The flow of history is constant, regardless of more or less deterministic cyclicality or unprecedented forms of evolution; rationally Samuel P. Huntington hypothesized that “...the fundamental source of conflict in the new world we live in will be substantially neither ideological nor economic ... but that the great divisions of humanity and the main source of conflict will be related to culture... that the most important conflicts will take place between nations and groups of different civilizations. The clash of civilizations will dominate world politics. The fault lines between civilizations will be the lines on which the battles of the future will take place "; not by chance The Clash of Civilization1, as early as 1996 had predicted that post conflicts Cold War they would arise from the differences between different cultural and religious identities.
With the end of bipolarism, political theory had held that liberal democracy and Western values were the only valid ideological alternative; according to Fukuyama, with the then imminent Soviet collapse, liberalism could only have triumphed, given that Communist China was also moving towards a liberal socio-economic order.
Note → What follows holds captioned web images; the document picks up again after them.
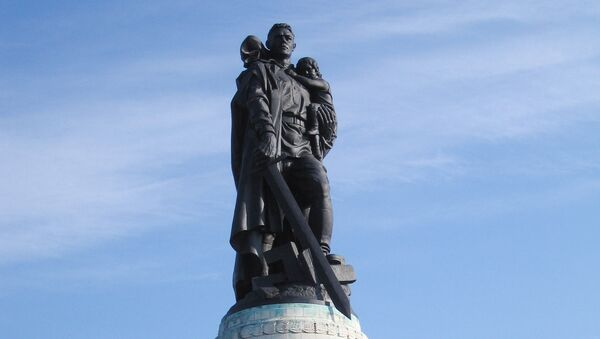 Monumento a los soldados soviéticos en Berlín, conocido como El Guerrero Libertador, que honra a todos los fallecidos en la lucha contra el nazismo - Sputnik Mundo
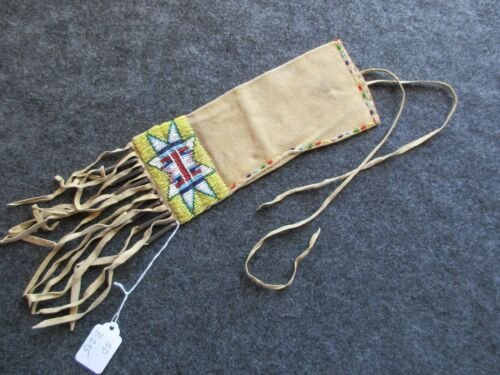 NATIVE AMERICAN BEADED LEATHER PIPE BAG, BEADS ON 2 SIDES, CHANUPA BAG, SD P-295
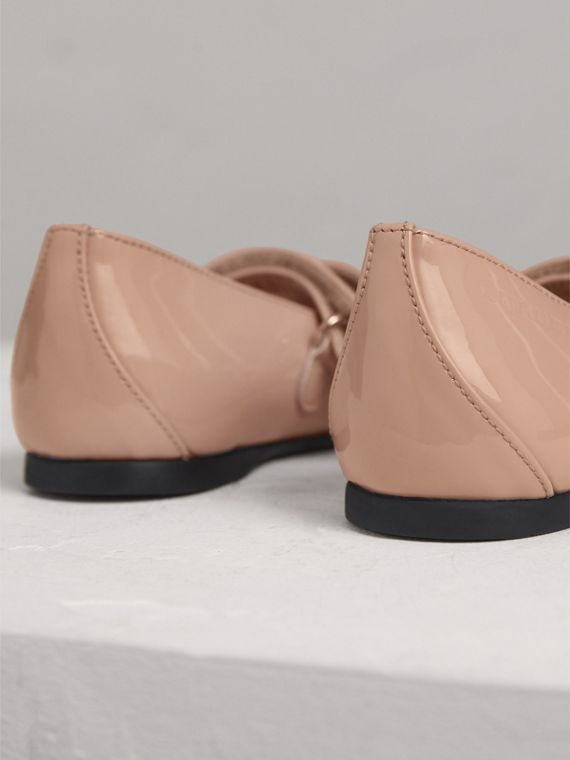 Bow Detail Patent Leather Ballerinas in Apricot Pink | Burberry - cell image 2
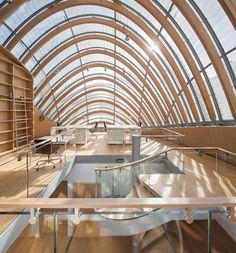 Nouveau bâtiment de la Fondation Pathé par Renzo Piano - Journal du Design - presentato a Parigi dall'architetto il 6.9.2014 questo edificio di legno, vetro e acciaio lo hanno già chiamato armadillo,tapiro, balena, pesce, mongolfiera........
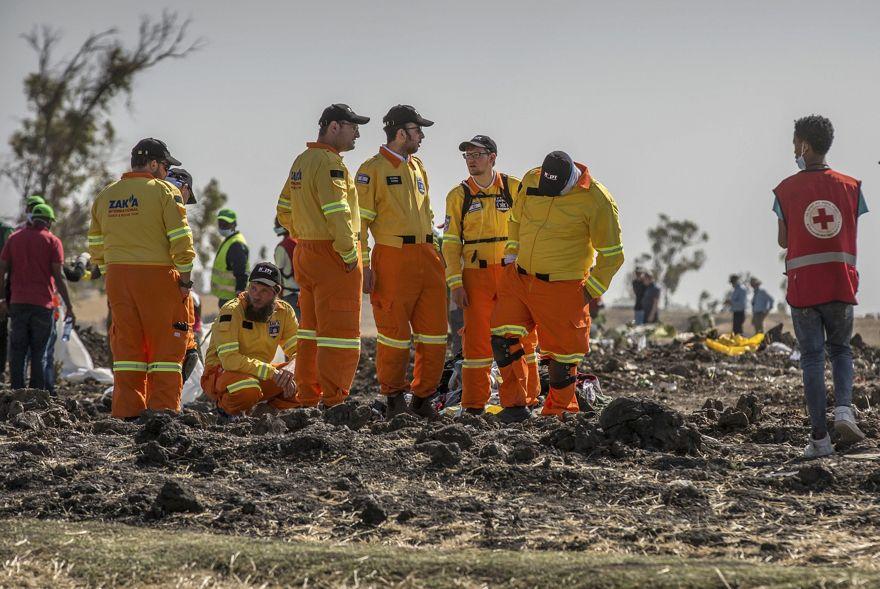 Los miembros del equipo israelí de rescate y recuperación Zaka Israel examinaron los restos en la escena en la que el Boeing 737 Max 8 de Ethiopian Airlines se estrelló poco después del despegue matando a los 157 a bordo, al sur de Addis Abeba, en Etiopía el 12 de marzo de 2019. (Foto AP / Mulugeta Ayene)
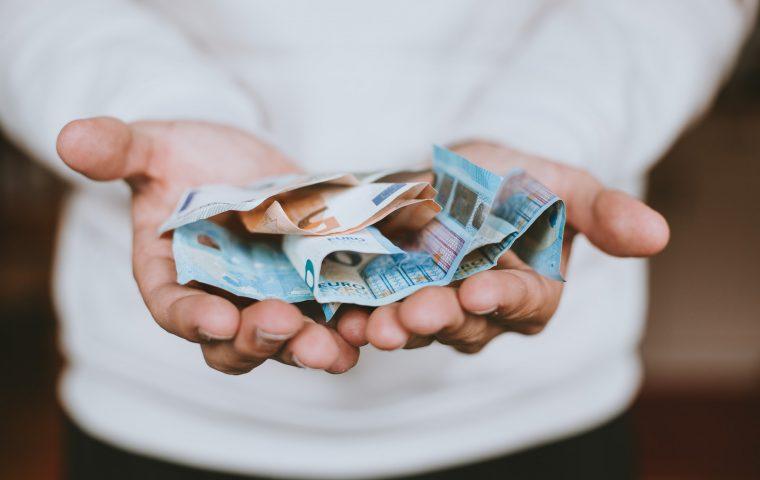 Klarna-Studie zeigt: Deutsche sparen am wenigsten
With the evolution of history towards the universality of liberal institutions2 we arrive at the end of the story itself; it is a fascinating thesis, which even takes up a glimmer of Hegelian thought. But in this euphony that embraces philosophy, politics, economics, Huntington plants the seed of doubt: alongside Fukuyama's harmony, he combines his theses, which lead to glimpses of a twilight vision3, a sort of global de-westernization due to the demographic growth of other civilizations - notably the Islamic one -, and to the Indo Pacific economic growth: the West must resign itself to the fact that it is a civilizations, among others, lacking special imprimatur that would allow them to forcefully export their values.
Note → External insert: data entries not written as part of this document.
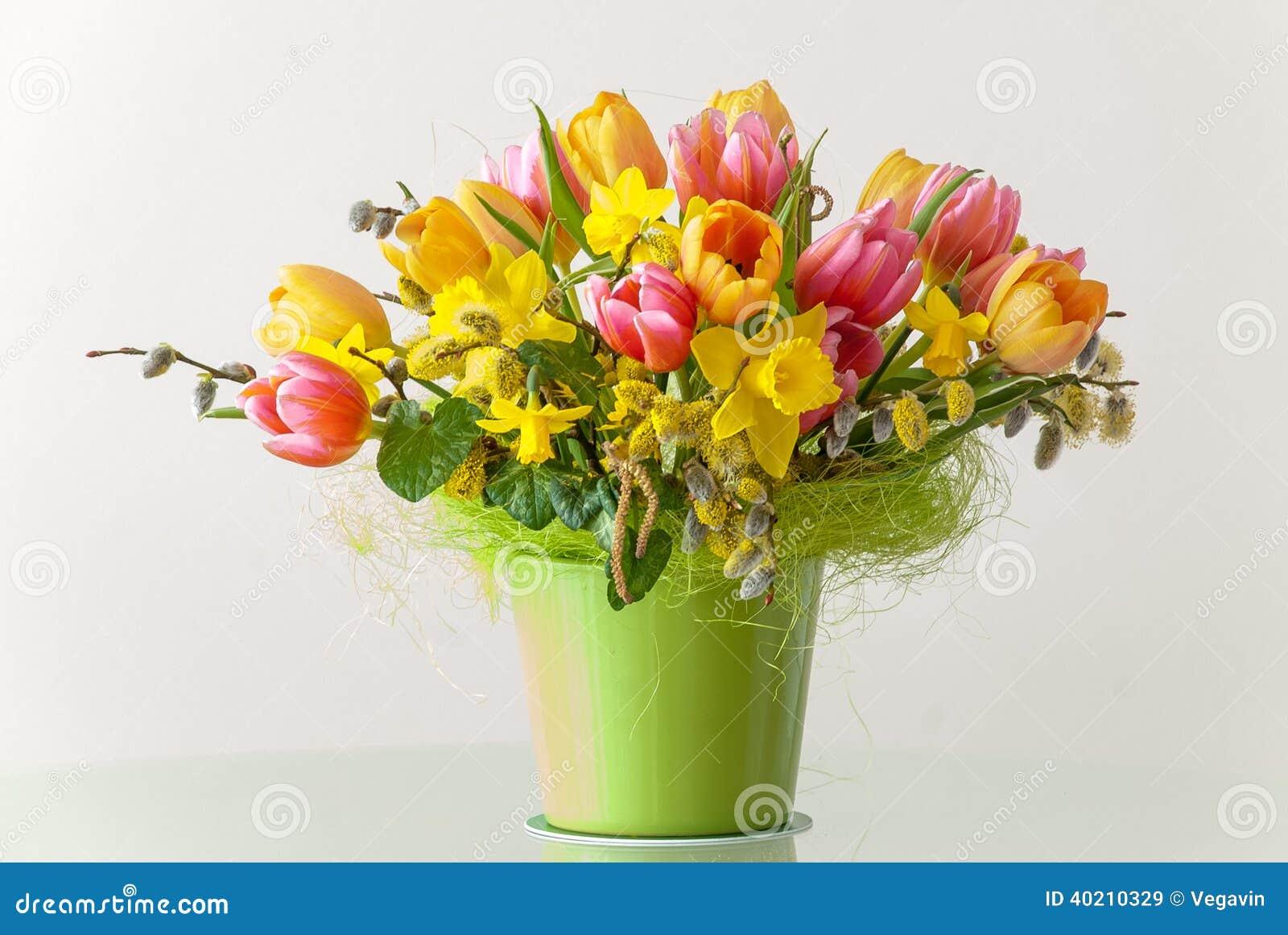 Mazzo Di Fiori Di Primavera.Mazzo Dei Fiori Della Primavera Immagine Stock Immagine Di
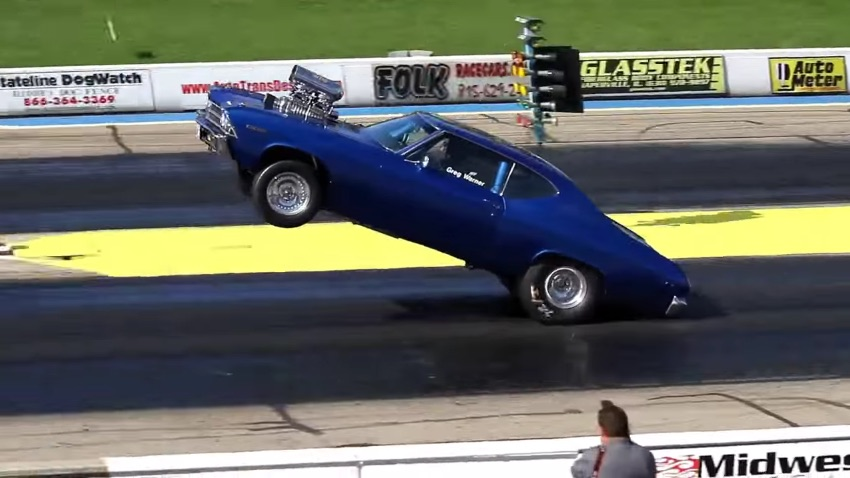 Watch This 565 Cubic Inch Blown 1969 Chevelle Stand On The Bumper For 200 Feet!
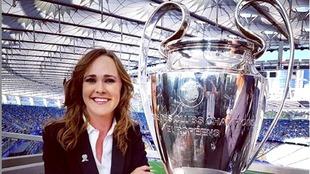Habló sobre ser la primera mujer hispana en comentar la Final de...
Since 1945 there have always been a few superpowers that have acted as guardians attentive to the care of geo-economic and geopolitical interests, and that have managed to stop the most dangerous groups; today the economic expenditure and the difficult political management of a hypothetical conflict have made it possible to leave the planet devoid of controllers and prey to forces born locally, but which are not local, endowed with ample financial autonomy which, in fact, has given them the possibility of taking the blows inflicted on the Bataclan and Brussels.
Lacking decisive leadership everywhere, in the West the unpreparedness of a low-willed political phase emerged, not surprisingly witnessed by the furtive tears of the American president at a press conference. Of course, if the US is crying, Europe, which is going through one of the worst moments of political and social weakness in its history, certainly does not laugh, fought by the difficulty of even pronouncing the term. war.
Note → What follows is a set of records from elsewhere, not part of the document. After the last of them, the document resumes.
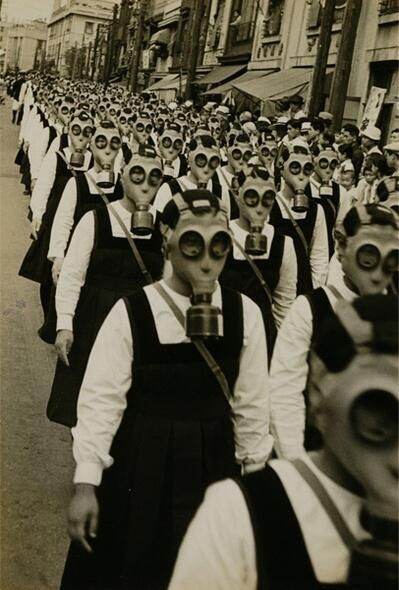 school-girls-in-gas-masks-wwii-history-in-pictures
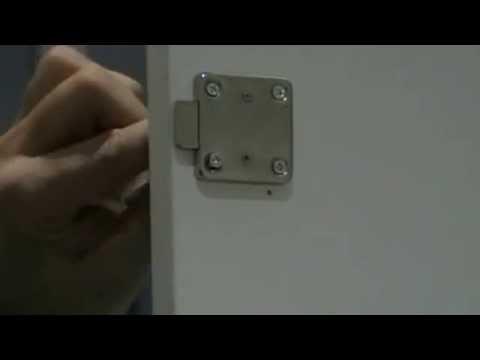 Como poner una cerradura en una puerta de armario o taquilla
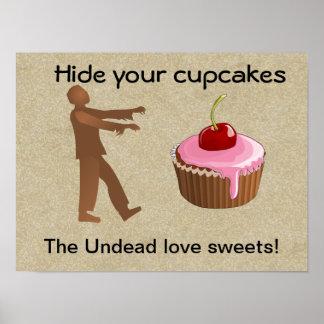 Verstecken Sie Ihre kleinen Kuchen Plakate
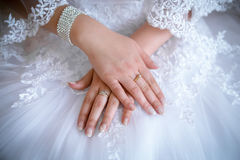 Pierścionki zaręczynowi w rękach nowożeńcy Fotografia Royalty Free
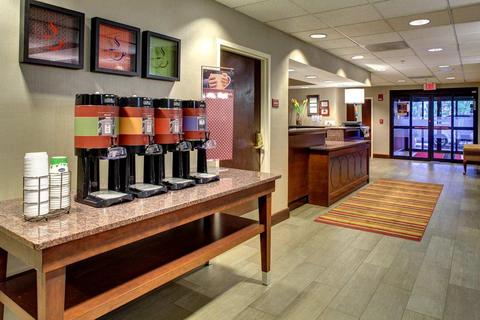 76042313-Hampton-Inn-Greenville-I-385-Woodruff-Rd-Lobby-5-DEF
Given that the story is based on objective reality and not on hypotheses, if the race for the White House had won the less muscular Al Gore instead of (by a handful of votes) George Bush, perhaps events would have taken another turn. Less than a year after his election, on 11 September 2001, 4 airliners were hijacked and brought to crash into the Twin Towers in Manhattan and the Pentagon; the fourth, probably destined for the dome of the Capitol in accordance with a fictional vision a la Tom Clancy, crashed in Pennsylvania.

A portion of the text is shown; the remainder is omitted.